**TEXTE FOURNI**
━━━━━━━━━━━━━━━━━━━━━━━━━━━━━━

Subir les tracasseries policières
Le garage des ‘’taxis clandos’’ du rond-point Liberté 6 partage le même espace avec un arrêt des bus Dakar Dem Dikk. Un fait que dénonce M Faye. ‘’ Dakar Dem Dikk nous concurrence. Ce qui complique davantage notre situation parce que si vous demandez à un client de payer 750 FCFA pour se rendre à Dakar, il va préférer prendre les bus Dakar Dem Dikk et payer seulement 500 FCFA pour le même trajet alors que les Dakar Dem Dikk ont une plus grande capacité d’accueil et ne vont pas subir les tracasseries policières comme nous le vivons tous les jours ’’ dénonce M Faye.
À quelques encablures de cet arrêt de bus, un groupe de personnes devisent sous un grand arbre, à l’abri des rayons solaires. Occupé à d’ultimes vérifications de routine de son moteur, avant son prochain départ vers le Centre-ville de Dakar, Mbaye Dondé Mbaye, ‘’un natif du Baol’’ comme il se présente, la trentaine révolue, cache mal le désarroi qu’il vit au quotidien. ‘’ Le Sénégal est un pays pauvre et tout le monde ne peut pas être salarié, donc faut qu’il y ait des gens qui exercent d’autres types d’activités et nous n’avons que ce métier pour vivre. Aujourd’hui, beaucoup d’entre nous sont arrêtés par la police pour délits de surcharge. On ne peut plus espérer réaliser une recette de 10 000FCFA par jour. Et si tu finis d’acheter du carburant, il ne te reste pratiquement plus rien. On ne parvient plus à assurer le versement quotidien que nous devons donner à nos employeurs. On continue de travailler juste pour ne pas rester à ne rien faire mais on ne s’en sort vraiment pas’’.

━━━━━━━━━━━━━━━━━━━━━━━━━━━━━━

Éléments stockés d'une collection
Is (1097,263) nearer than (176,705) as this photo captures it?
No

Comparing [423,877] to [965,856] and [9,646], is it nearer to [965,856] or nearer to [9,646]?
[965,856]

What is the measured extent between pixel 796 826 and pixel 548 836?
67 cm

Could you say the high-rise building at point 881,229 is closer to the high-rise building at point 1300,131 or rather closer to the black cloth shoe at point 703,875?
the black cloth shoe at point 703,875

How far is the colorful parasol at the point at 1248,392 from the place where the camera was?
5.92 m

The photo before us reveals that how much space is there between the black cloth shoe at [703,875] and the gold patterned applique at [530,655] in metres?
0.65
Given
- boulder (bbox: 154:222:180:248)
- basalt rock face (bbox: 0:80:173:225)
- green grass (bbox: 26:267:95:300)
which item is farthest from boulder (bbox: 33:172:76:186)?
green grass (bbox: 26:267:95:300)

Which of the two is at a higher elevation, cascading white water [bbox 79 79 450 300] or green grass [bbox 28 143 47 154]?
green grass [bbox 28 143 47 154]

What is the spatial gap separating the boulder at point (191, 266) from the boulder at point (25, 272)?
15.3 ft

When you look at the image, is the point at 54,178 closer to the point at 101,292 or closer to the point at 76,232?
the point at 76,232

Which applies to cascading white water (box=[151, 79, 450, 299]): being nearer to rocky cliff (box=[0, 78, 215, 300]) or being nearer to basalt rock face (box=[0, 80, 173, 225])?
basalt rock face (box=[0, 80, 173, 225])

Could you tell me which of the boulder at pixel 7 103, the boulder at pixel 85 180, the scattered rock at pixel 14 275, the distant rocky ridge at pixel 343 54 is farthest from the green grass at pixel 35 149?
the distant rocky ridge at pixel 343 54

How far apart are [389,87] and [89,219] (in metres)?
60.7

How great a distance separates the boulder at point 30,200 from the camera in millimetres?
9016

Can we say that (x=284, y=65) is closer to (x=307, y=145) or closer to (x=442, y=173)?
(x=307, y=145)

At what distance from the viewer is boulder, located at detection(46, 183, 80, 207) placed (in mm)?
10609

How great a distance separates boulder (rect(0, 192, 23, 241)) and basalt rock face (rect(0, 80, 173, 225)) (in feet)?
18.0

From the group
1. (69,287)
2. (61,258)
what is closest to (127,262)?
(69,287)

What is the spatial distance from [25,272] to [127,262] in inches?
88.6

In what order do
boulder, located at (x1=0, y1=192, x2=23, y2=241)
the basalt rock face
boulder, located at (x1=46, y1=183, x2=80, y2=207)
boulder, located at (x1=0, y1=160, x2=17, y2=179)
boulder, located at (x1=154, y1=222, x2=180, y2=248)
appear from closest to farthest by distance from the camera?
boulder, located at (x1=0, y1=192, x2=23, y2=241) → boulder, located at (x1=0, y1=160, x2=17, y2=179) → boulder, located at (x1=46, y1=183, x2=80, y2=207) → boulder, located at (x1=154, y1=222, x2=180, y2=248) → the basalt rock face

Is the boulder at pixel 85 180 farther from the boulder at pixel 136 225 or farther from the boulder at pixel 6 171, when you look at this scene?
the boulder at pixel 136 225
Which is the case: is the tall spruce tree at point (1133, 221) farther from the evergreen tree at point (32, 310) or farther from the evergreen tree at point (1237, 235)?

━━━━━━━━━━━━━━━━━━━━━━━━━━━━━━

**VOTRE TÂCHE**
Rédigez la suite du texte sur les taxis clandestins du rond-point Liberté 6, en partant de sa dernière phrase.

**RÉPONSE PROPOSÉE**
Il ajoute, sur un ton amer : ‘’ On est vraiment pris au piège. On ne peut plus travailler et on ne peut plus rentrer chez nous, au village, parce que les déplacements sont interdits d’une région à une autre’’.
Une décision salutaire
Face à cette situation désastreuse, l’État tente d’accompagner certains secteurs de l’économie. Une décision salutaire selon les chauffeurs de ‘’taxis clandos’’.
‘’Nous avons entendu parler des mesures prises par le président de la République pour aider les secteurs touchés par le coronavirus et nous attendons de voir comment ça va se passer. Pour le moment il y’a le maire qui est venu nous rencontrer. Cependant, on ne peut rien exiger, nous attendons seulement pour voir comment tout cela va se passer’’ résume un brin optimiste, Moussa Fall.
Un point de vue partagé par un de ses collègues, Mamadou Faye qui précise que ‘’l’aide annoncée par l’État pour aider les personnes impactées par le Covid-19 est déjà bien et nous l’attendons avec impatience mais ce qui serait mieux à mon niveau c’est de nous aider à travailler’’.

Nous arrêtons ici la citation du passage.